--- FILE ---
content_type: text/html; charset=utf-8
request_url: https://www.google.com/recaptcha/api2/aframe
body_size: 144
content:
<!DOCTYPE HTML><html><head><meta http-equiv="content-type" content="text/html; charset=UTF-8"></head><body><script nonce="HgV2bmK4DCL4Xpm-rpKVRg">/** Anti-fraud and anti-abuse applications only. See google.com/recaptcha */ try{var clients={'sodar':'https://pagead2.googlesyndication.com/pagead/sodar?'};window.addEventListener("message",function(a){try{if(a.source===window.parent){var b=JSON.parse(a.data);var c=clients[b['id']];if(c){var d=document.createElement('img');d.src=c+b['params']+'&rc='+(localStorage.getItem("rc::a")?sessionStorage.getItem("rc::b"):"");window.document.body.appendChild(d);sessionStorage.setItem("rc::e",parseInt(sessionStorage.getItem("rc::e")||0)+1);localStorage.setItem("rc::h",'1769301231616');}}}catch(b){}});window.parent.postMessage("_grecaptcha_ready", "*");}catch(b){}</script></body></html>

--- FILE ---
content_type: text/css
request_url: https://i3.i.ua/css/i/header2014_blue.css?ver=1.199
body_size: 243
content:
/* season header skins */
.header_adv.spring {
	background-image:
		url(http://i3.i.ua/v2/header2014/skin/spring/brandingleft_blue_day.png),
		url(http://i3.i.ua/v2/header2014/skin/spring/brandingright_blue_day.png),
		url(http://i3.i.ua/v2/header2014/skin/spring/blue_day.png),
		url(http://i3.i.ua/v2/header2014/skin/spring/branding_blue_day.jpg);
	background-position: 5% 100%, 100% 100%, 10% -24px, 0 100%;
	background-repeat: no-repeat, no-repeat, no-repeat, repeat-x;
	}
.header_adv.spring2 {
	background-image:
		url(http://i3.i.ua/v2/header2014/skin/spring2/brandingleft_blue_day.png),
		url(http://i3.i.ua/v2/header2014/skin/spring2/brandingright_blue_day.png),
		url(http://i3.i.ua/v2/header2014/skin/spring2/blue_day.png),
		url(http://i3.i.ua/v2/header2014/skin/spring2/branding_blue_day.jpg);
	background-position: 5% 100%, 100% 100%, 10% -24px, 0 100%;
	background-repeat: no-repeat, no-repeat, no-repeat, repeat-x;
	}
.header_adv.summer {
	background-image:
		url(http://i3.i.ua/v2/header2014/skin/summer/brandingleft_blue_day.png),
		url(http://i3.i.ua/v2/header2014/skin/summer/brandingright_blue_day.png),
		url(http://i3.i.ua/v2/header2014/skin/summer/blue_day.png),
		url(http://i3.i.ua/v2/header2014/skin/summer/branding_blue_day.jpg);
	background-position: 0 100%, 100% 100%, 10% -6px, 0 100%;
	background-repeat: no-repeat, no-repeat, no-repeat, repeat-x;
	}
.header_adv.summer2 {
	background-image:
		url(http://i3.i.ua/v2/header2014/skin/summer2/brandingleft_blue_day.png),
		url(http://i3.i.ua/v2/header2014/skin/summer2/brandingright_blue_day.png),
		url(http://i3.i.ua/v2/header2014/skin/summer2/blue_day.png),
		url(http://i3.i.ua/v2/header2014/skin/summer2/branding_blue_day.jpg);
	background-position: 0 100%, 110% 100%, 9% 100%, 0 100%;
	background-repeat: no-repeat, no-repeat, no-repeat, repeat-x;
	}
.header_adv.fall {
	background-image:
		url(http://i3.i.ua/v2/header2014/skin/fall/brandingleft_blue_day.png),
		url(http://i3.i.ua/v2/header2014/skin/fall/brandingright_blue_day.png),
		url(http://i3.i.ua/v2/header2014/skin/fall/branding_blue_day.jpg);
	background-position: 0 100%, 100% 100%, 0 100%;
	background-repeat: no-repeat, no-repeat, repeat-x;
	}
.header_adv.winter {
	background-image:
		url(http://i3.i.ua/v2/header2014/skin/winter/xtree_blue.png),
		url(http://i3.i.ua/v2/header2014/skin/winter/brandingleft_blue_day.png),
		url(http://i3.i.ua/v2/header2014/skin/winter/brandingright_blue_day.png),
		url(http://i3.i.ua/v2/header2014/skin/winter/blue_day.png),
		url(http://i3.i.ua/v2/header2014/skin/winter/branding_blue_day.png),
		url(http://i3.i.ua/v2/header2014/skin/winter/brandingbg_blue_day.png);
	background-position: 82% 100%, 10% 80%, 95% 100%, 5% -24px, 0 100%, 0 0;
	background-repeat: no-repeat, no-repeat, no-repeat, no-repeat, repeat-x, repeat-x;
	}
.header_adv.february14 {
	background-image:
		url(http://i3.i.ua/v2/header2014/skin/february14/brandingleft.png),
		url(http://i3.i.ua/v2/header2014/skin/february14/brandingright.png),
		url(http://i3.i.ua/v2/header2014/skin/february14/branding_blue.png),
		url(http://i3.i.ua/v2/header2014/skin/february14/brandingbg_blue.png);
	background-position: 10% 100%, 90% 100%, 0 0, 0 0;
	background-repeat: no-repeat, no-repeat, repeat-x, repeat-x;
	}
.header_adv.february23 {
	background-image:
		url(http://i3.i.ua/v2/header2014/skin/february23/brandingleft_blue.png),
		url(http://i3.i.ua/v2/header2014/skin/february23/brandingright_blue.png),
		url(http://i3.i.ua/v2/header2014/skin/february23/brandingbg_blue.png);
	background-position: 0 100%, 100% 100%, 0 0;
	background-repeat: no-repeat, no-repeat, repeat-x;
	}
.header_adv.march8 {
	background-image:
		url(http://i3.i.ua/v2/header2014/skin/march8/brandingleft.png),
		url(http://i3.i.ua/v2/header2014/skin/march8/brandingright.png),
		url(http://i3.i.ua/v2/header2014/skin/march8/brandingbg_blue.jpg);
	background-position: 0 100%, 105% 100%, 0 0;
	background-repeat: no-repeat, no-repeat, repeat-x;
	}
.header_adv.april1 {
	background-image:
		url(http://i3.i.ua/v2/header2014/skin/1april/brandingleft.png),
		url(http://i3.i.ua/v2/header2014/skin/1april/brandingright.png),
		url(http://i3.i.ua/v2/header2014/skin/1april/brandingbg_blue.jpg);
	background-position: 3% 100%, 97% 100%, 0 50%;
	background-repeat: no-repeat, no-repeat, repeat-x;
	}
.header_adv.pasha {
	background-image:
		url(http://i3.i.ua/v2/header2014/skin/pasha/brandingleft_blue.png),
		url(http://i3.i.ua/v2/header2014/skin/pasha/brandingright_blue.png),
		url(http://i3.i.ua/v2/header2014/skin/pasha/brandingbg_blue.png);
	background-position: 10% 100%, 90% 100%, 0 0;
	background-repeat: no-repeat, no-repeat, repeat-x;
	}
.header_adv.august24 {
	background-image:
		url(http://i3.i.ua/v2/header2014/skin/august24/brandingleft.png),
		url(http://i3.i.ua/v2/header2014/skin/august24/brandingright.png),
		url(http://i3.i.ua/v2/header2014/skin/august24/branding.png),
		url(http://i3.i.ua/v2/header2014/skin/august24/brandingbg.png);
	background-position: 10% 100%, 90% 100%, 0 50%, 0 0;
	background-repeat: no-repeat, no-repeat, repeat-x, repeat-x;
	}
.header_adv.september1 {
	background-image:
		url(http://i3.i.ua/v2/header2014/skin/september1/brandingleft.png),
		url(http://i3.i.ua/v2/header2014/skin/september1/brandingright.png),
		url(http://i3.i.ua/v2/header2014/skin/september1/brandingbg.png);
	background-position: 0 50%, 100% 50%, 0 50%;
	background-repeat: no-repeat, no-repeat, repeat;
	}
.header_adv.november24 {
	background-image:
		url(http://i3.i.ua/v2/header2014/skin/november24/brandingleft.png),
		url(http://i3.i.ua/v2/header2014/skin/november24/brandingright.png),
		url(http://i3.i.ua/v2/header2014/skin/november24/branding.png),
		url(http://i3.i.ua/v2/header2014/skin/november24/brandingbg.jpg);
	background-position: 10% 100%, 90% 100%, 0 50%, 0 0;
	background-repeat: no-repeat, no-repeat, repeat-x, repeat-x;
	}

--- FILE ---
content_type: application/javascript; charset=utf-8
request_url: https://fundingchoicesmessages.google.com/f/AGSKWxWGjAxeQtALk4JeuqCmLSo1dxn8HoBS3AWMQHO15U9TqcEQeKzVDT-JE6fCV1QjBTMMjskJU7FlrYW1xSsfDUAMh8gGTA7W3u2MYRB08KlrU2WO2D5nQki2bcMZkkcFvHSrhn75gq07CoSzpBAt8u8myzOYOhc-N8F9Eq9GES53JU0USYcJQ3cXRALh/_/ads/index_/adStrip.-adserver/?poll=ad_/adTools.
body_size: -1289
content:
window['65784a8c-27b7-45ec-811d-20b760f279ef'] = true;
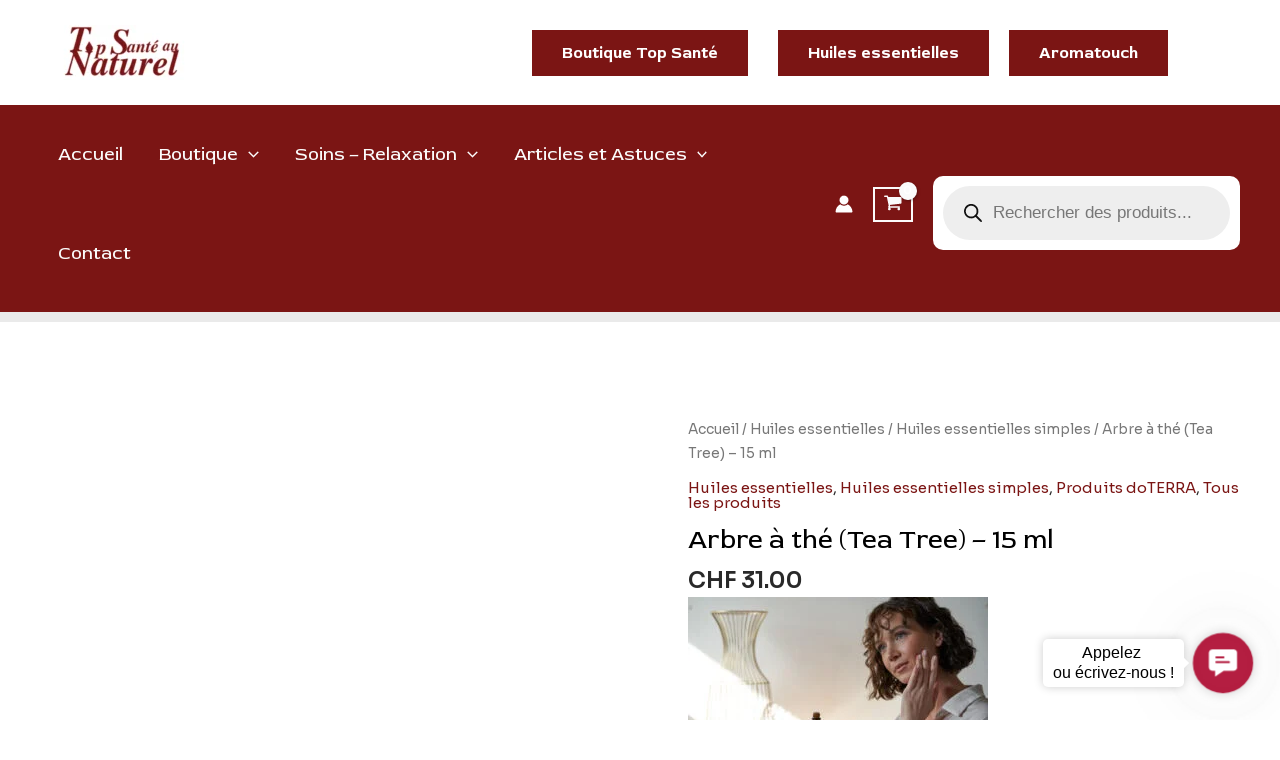

--- FILE ---
content_type: text/html; charset=utf-8
request_url: https://www.google.com/recaptcha/api2/aframe
body_size: 135
content:
<!DOCTYPE HTML><html><head><meta http-equiv="content-type" content="text/html; charset=UTF-8"></head><body><script nonce="sAvcCtYyUK5YyN7mmuSmpQ">/** Anti-fraud and anti-abuse applications only. See google.com/recaptcha */ try{var clients={'sodar':'https://pagead2.googlesyndication.com/pagead/sodar?'};window.addEventListener("message",function(a){try{if(a.source===window.parent){var b=JSON.parse(a.data);var c=clients[b['id']];if(c){var d=document.createElement('img');d.src=c+b['params']+'&rc='+(localStorage.getItem("rc::a")?sessionStorage.getItem("rc::b"):"");window.document.body.appendChild(d);sessionStorage.setItem("rc::e",parseInt(sessionStorage.getItem("rc::e")||0)+1);localStorage.setItem("rc::h",'1768963871497');}}}catch(b){}});window.parent.postMessage("_grecaptcha_ready", "*");}catch(b){}</script></body></html>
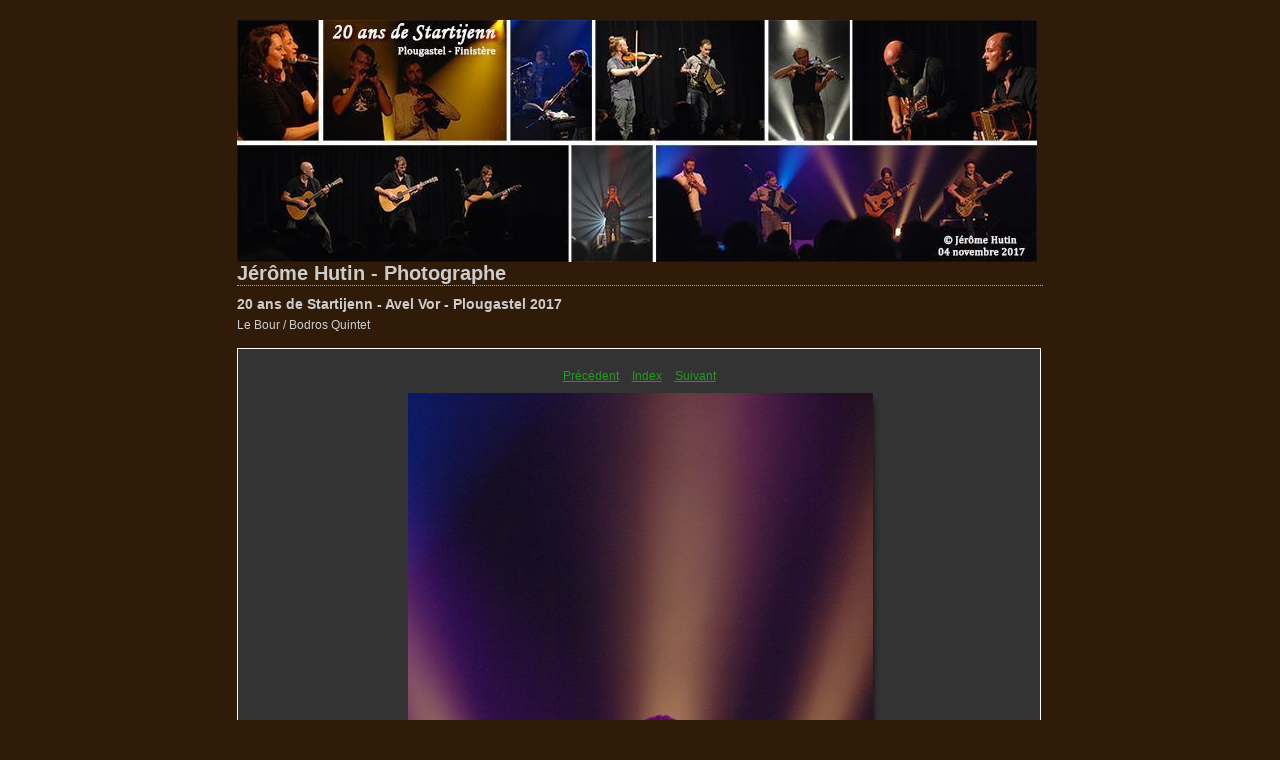

--- FILE ---
content_type: text/html
request_url: https://arbresvenerables.arborethic.com/Startijenn/Le_Bour_Bordos_Quintet/content/HUT_0370_large.html
body_size: 1331
content:

<!DOCTYPE HTML PUBLIC "-//W3C//DTD HTML 4.01 Transitional//EN" "http://www.w3.org/TR/html4/loose.dtd">
<html xmlns="http://www.w3.org/1999/xhtml" xml:lang="en">
<head>


<meta http-equiv="Content-Type" content="text/html; charset=UTF-8" >
<meta name="Keywords" content="photography,software,photos,digital darkroom,gallery,image,photographer,adobe,photoshop,lightroom" >
<meta name="generator" content="Adobe Photoshop Lightroom" >
<title>Jérôme Hutin - Photographe</title>
<link rel="stylesheet" type="text/css" media="screen" title="Custom Settings" href="./custom.css" >
<link rel="stylesheet" type="text/css" media="screen" title="Custom Settings" href="../resources/css/master.css" >


<script type="text/javascript">
window.AgMode = "publish";
cellRolloverColor="#A1A1A1";
cellColor="#949494";
</script>
<script type="text/javascript" src="../resources/js/live_update.js">
</script>


<!--[if lt IE 7.]> <script defer type="text/javascript" src="../resources/js/pngfix.js"></script> <![endif]-->
<!--[if gt IE 6]> <link rel="stylesheet" href="../resources/css/ie7.css"></link> <![endif]-->
<!--[if lt IE 7.]> <link rel="stylesheet" href="../resources/css/ie6.css"></link> <![endif]-->
</head>


<body>


<div id="wrapper_large">
    <div id="model.nonCSS.idplateEnabled">
    <div class="logo"> <a href="http://arbresvenerables.fr"> <img width="800" height="242" class="pngDelayDisplay" src="./logo.png" alt="Logo"> </a> </div>
  </div>
  
  
  <div id="sitetitle">
    <h1 onclick="clickTarget( this, 'metadata.siteTitle.value' );" id="metadata.siteTitle.value" class="textColor">Jérôme Hutin - Photographe</h1>
  </div>
  <div id="collectionHeader">
    <h1 onclick="clickTarget( this, 'metadata.groupTitle.value' );" id="metadata.groupTitle.value" class="textColor">20 ans de Startijenn - Avel Vor - Plougastel 2017</h1>
    <p onclick="clickTarget( this, 'metadata.groupDescription.value' );" id="metadata.groupDescription.value" class="textColor">Le Bour / Bodros Quintet</p>
  </div>



  
  <div id="stage2">
    <div id="previewFull" class="borderTopLeft borderBottomRight">
      <div id="detailTitle" class="detailText">
              </div>

	  
      <div class="detailNav">
        <ul>
                                    <li class="previous"> <a class="paginationLinks detailText" href="../content/HUT_0369_large.html">Précédent</a> </li>
                                    <li class="index"> <a href="../index.html" class="detailLinks detailText">Index</a> </li>
                          <li class="next"> <a class="paginationLinks detailText" href="../content/HUT_0371_large.html">Suivant</a> </li>
                                          </ul>
      </div>

      <a href="../index.html">

      <div style="margin-left:170px;">
                  <div class="dropShadow">
            <div class="inner">
                              <img src="images/large/HUT_0370.jpg"
                    class="previewFullImage preview"
                    id="previewImage"
                    alt=""
                                        onclick="var node=parentNode.parentNode.parentNode.parentNode; if( node.click ) { return node.click(); } else { return true; }">
                            </div>
          </div>
        
      </div>
      </a>
      <div style="clear:both; height:5px"></div>

	  
      <div id="detailCaption" class="detailText">
        HUT_0370 - 04112017 - © Jérôme Hutin      </div>
    </div>
  </div>
  <div class="clear">
  </div>


  
  <div id="contact">
          <a href="mailto: arbresperigord@gmail.com"> <p
        class="textColor" id="metadata.contactInfo.value">Jérôme Hutin - http://arbresvenerables.fr - Tél : 06 19 77 28 08</p>
          </a>
      </div>
  <div class="clear">
  </div>
</div>
</body>
</html>




--- FILE ---
content_type: text/css
request_url: https://arbresvenerables.arborethic.com/Startijenn/Le_Bour_Bordos_Quintet/content/custom.css
body_size: 413
content:
#previewFull {
  background-color: #333333 !important;
  width: 802px !important;
  color: inherit;
}

#liveUpdateContactInfo {
}

body {
  background-color: #301B08 !important;
  color: inherit;
}

#stage, #stage2 {
  border-bottom: 1px dotted #9EA0FF !important;
}

#sitetitle {
  border-bottom: 1px dotted #9EA0FF !important;
}

.borderRight {
  border-right: 1px solid #FFFFFF !important;
}

.logo {
  display: inherit !important;
}

.detailText {
  color: #219B1D !important;
  background-color: inherit;
}

.preview {
  border: none !important;
}

.thumbnail {
  background-color: #404040 !important;
  color: inherit;
}

#wrapper_thumb {
  width: 806px !important;
}

#stage2 {
  width: 806px !important;
}

.itemNumber {
  color: #000000 !important;
  display: none !important;
  background-color: inherit;
}

.caption {
  color: #B3B3B3 !important;
  background-color: inherit;
}

.borderTopLeft {
  border-top: 1px solid #FFFFFF !important;
  border-left: 1px solid #FFFFFF !important;
}

.selectedThumbnail, .thumbnail:hover {
  background-color: #220302 !important;
  color: inherit;
}

.borderRightDotted {
  border-right: 1px dotted #FFFFFF !important;
}

.borderBottomRight {
  border-right: 1px solid #FFFFFF !important;
  border-bottom: 1px solid #FFFFFF !important;
}

#wrapper_large {
  width: 806px !important;
}

.emptyThumbnail {
  background-color: #404040 !important;
  color: inherit;
}

#previewImage {
  maxSize: 700.00 !important;
}

.paginationLinks, .pagination, #liveUpdatePagination {
}

.thumb {
  border: 1px solid #000000 !important;
}

#liveUpdateSiteTitle {
}

.borderBottom {
  border-bottom: 1px solid #FFFFFF !important;
}

#stage {
  width: 806px !important;
}

.textColor {
  color: #CCCCCC !important;
  background-color: inherit;
}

━━━

## What is being asked
Reply with one number, the count of lines in the entries that hold the string "javascript".

## Solved problem
4